Task to complete
Copy out the rows word for word, the stretch from the line containing "From the camera lens, how" through the line containing "1098 centimetres", both included, and nothing else.

Data listing
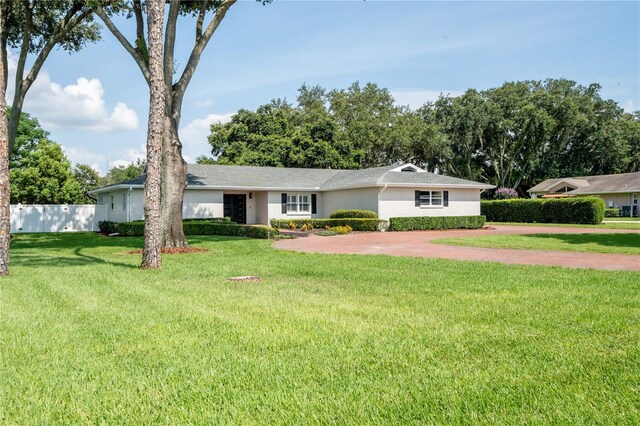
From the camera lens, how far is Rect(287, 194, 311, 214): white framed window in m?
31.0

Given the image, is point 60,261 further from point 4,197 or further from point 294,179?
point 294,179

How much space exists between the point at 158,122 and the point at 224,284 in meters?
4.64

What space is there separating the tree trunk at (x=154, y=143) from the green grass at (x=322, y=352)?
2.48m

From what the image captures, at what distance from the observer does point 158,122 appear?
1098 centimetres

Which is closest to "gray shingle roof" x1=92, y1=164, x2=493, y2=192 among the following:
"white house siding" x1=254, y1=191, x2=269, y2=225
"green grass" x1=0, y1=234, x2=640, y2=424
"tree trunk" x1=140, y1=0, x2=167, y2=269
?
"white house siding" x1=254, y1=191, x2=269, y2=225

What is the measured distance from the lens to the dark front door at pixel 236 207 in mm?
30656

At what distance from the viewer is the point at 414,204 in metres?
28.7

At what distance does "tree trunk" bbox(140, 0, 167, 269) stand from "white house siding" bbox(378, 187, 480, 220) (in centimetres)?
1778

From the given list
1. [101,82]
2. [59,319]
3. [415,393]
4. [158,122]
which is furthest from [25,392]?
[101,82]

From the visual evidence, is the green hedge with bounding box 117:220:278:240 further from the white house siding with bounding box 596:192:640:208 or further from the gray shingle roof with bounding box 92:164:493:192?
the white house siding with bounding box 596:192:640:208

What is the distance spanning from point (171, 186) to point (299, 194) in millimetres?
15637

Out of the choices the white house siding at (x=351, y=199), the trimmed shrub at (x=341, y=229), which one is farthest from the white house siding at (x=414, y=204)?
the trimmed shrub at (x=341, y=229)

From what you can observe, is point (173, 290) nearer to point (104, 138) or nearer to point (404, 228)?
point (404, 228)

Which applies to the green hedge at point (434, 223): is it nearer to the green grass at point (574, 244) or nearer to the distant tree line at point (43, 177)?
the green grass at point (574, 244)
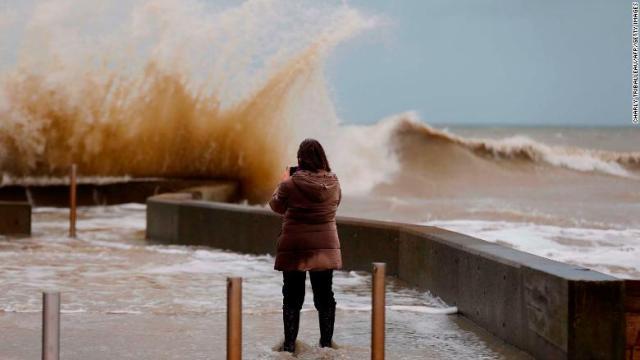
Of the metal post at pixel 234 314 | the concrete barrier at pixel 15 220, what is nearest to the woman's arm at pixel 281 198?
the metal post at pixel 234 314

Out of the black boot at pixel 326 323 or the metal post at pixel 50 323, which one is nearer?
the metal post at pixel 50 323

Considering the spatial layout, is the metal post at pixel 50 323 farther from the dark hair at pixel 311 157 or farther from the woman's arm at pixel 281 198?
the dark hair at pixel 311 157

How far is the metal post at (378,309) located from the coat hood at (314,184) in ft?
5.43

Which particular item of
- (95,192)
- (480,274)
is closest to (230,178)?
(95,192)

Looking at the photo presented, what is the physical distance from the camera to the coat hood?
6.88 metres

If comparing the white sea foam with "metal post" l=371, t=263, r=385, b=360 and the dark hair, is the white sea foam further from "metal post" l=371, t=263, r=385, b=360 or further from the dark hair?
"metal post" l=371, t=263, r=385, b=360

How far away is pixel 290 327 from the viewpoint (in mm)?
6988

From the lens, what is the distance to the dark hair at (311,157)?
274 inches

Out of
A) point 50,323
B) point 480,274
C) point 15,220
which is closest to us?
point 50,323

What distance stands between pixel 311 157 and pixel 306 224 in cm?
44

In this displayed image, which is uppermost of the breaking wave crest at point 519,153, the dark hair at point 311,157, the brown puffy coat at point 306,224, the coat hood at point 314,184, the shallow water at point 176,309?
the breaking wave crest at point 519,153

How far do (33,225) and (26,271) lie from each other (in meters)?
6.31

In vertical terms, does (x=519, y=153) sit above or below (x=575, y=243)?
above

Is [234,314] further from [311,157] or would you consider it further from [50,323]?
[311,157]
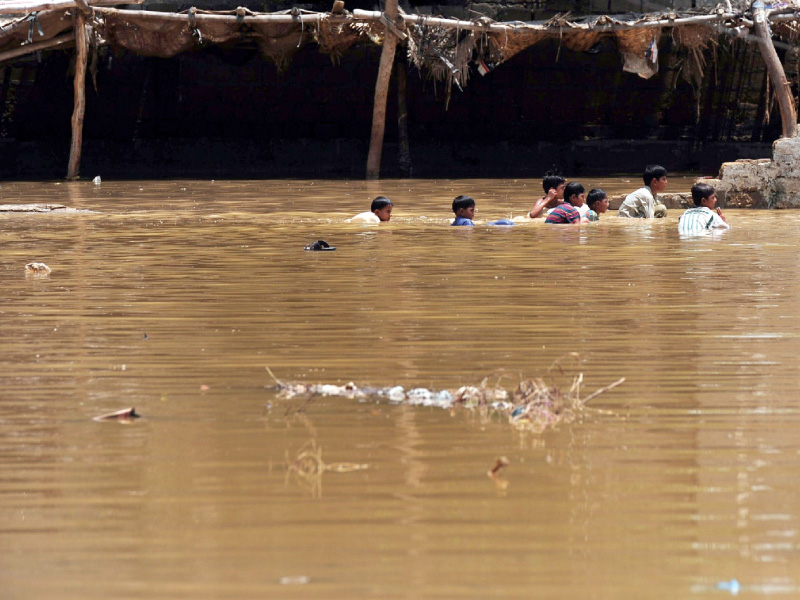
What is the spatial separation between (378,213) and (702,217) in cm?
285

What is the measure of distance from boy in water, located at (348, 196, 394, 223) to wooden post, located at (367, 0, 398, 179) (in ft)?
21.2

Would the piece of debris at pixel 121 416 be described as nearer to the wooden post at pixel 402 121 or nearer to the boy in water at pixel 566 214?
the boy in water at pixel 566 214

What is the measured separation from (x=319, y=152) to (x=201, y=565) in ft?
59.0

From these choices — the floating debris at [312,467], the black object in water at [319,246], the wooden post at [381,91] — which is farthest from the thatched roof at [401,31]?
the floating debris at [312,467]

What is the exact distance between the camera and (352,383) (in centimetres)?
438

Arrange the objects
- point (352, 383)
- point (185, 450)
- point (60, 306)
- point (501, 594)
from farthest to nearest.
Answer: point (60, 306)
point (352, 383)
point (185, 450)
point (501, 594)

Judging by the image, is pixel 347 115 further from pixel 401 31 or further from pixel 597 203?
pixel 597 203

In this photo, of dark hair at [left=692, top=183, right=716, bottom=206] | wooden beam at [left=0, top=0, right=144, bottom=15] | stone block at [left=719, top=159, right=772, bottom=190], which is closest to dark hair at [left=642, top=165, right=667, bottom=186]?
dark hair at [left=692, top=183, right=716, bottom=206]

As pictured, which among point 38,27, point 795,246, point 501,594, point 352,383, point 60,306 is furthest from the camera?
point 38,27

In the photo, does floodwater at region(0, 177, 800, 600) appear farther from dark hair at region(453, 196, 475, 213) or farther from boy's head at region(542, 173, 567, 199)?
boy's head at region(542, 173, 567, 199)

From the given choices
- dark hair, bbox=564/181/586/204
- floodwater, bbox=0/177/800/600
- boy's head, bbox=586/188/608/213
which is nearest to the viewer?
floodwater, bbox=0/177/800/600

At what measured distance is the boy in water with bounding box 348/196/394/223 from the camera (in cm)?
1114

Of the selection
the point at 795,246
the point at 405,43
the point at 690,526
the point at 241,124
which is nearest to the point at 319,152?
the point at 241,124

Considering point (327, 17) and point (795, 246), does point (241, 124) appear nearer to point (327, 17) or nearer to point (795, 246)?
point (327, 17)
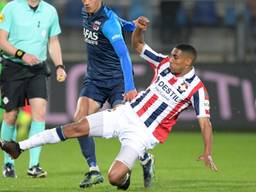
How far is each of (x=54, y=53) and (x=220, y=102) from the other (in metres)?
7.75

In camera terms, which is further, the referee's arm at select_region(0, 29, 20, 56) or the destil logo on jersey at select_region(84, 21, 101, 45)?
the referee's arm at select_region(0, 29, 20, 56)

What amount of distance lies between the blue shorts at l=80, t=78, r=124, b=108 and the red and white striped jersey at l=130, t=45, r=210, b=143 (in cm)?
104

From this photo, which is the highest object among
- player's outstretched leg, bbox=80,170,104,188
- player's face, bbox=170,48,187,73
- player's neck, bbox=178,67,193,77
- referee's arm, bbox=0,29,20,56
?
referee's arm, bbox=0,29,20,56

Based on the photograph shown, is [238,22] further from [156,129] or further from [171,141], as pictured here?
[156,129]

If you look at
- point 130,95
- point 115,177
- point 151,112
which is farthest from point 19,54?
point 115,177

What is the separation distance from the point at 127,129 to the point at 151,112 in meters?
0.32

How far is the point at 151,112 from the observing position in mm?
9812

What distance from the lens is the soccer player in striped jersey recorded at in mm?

---

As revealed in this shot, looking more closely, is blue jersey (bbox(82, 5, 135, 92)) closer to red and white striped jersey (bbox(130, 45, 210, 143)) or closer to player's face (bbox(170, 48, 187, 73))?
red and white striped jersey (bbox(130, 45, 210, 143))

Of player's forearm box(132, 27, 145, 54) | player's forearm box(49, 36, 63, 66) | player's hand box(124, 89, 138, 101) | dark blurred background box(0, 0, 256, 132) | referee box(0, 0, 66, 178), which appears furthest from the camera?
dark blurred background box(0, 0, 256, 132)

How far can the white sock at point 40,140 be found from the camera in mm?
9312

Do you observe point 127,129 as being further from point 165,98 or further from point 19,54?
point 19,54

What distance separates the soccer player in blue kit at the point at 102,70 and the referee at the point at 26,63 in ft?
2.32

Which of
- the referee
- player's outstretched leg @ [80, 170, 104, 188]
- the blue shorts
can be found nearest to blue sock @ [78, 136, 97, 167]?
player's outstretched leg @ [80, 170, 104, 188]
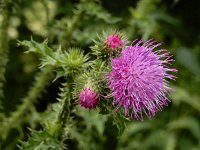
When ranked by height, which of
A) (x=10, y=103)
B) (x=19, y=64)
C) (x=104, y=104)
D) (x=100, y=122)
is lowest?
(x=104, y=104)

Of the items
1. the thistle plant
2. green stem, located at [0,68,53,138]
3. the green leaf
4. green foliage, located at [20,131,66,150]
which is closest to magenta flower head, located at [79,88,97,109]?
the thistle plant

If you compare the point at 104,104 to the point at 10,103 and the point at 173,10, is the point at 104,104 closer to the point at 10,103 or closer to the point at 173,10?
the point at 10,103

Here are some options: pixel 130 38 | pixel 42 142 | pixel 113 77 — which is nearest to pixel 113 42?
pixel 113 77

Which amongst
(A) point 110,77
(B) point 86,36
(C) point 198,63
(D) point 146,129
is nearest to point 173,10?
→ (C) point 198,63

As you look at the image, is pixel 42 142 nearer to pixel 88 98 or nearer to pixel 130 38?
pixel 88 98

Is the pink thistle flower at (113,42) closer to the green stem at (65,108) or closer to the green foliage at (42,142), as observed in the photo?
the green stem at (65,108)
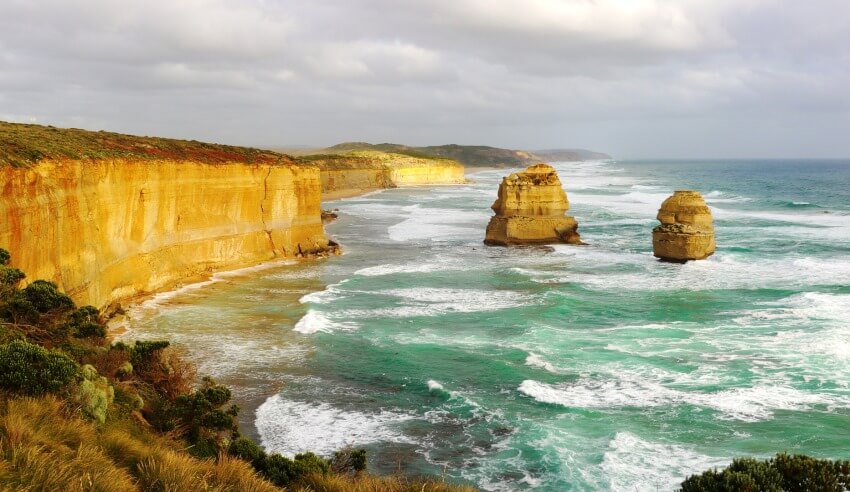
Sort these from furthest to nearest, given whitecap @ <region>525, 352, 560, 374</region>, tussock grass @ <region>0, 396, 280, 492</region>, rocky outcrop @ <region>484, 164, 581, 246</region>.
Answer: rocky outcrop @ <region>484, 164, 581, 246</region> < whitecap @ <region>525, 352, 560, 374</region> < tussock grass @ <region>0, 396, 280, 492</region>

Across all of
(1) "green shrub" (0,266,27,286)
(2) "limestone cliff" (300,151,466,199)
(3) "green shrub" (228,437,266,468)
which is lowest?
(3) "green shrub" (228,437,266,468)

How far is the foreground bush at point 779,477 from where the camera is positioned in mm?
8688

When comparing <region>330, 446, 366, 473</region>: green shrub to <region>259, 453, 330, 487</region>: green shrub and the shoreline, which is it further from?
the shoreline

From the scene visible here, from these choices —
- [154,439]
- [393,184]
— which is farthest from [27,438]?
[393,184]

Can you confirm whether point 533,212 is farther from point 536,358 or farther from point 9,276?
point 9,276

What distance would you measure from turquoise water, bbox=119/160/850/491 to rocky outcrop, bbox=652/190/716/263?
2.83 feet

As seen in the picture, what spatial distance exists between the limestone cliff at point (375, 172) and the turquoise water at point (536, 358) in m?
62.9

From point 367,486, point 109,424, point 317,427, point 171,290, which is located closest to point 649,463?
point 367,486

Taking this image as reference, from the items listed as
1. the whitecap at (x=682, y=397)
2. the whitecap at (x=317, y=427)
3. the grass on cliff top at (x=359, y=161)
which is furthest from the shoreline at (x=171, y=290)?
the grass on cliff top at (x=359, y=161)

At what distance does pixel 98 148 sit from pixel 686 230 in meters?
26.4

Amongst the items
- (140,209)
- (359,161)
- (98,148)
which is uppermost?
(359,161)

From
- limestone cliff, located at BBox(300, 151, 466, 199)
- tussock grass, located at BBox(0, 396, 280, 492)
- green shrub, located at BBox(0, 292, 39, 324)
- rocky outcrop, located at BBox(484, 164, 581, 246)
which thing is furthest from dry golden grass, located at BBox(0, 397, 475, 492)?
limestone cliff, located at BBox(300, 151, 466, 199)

---

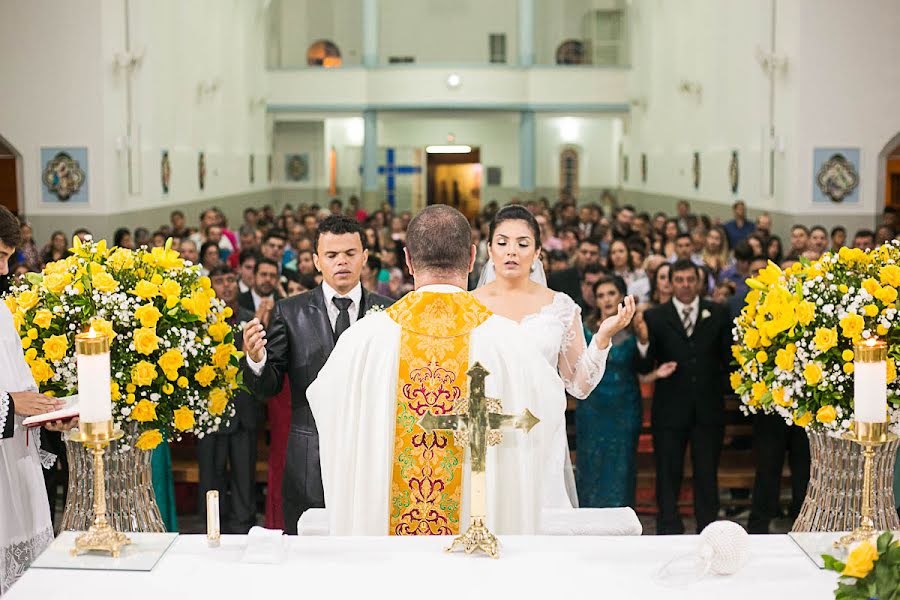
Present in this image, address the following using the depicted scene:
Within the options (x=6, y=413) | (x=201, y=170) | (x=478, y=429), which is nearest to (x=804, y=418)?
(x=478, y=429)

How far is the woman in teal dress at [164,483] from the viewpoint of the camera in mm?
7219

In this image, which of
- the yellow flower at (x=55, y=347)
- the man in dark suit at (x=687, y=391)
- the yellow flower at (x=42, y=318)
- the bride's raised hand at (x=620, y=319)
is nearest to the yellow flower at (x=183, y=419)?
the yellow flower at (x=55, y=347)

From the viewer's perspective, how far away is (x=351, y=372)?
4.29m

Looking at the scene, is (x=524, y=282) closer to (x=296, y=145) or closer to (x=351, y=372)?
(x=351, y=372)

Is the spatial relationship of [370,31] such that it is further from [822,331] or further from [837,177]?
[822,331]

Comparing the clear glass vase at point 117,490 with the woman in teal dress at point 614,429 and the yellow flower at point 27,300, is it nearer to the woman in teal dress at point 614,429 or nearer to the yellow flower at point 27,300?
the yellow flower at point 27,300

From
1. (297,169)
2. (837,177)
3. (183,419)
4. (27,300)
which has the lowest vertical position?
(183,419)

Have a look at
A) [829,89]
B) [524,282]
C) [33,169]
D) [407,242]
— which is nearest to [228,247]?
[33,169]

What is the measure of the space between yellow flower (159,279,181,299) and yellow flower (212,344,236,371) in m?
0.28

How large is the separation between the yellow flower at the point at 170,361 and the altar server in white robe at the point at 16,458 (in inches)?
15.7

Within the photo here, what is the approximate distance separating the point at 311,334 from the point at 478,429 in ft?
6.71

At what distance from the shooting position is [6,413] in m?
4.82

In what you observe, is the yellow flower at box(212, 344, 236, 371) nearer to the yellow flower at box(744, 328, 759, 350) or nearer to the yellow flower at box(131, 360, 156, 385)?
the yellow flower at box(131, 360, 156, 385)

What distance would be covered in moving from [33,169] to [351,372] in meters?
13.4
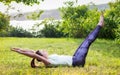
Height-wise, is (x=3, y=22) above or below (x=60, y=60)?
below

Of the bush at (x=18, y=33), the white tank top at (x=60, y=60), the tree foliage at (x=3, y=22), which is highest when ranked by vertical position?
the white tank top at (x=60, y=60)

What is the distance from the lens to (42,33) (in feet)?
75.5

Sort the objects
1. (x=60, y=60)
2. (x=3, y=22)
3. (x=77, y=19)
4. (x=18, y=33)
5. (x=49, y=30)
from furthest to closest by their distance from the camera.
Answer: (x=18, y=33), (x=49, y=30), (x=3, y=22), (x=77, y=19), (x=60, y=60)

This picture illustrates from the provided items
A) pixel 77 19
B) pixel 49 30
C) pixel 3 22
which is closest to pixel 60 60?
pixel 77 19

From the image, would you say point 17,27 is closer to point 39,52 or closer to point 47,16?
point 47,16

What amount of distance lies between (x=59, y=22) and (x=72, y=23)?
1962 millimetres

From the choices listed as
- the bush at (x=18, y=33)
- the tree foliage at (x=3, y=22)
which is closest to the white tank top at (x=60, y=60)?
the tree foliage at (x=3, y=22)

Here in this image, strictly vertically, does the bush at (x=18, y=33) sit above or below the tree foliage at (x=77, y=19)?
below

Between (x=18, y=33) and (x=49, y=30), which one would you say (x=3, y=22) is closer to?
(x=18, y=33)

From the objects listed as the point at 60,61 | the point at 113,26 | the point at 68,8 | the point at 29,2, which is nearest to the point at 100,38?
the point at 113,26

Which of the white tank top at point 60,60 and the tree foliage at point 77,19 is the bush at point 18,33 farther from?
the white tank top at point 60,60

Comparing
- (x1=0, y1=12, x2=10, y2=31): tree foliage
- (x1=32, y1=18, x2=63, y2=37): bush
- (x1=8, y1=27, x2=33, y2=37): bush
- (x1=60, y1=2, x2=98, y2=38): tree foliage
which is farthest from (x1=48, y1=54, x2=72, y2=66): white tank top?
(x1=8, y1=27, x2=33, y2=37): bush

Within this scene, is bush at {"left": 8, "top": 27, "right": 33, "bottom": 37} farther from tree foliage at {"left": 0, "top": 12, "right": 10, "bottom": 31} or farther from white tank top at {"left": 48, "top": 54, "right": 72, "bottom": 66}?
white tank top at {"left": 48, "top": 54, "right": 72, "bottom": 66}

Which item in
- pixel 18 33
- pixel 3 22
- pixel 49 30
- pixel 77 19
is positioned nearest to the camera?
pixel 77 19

Reply to the exercise
From the camera lens, how far is Rect(287, 194, 311, 214): white framed window in m?
31.0

Given the image, is point 60,261 further from point 4,197 or further from point 294,179?
point 294,179

How much space exists between the point at 158,122 and the point at 224,284 in meters?
4.64

What space is there separating the tree trunk at (x=154, y=143) from the green grass at (x=322, y=352)?
2.48m

From what the image captures, at what distance from the observer does point 158,122 appear?
1098 centimetres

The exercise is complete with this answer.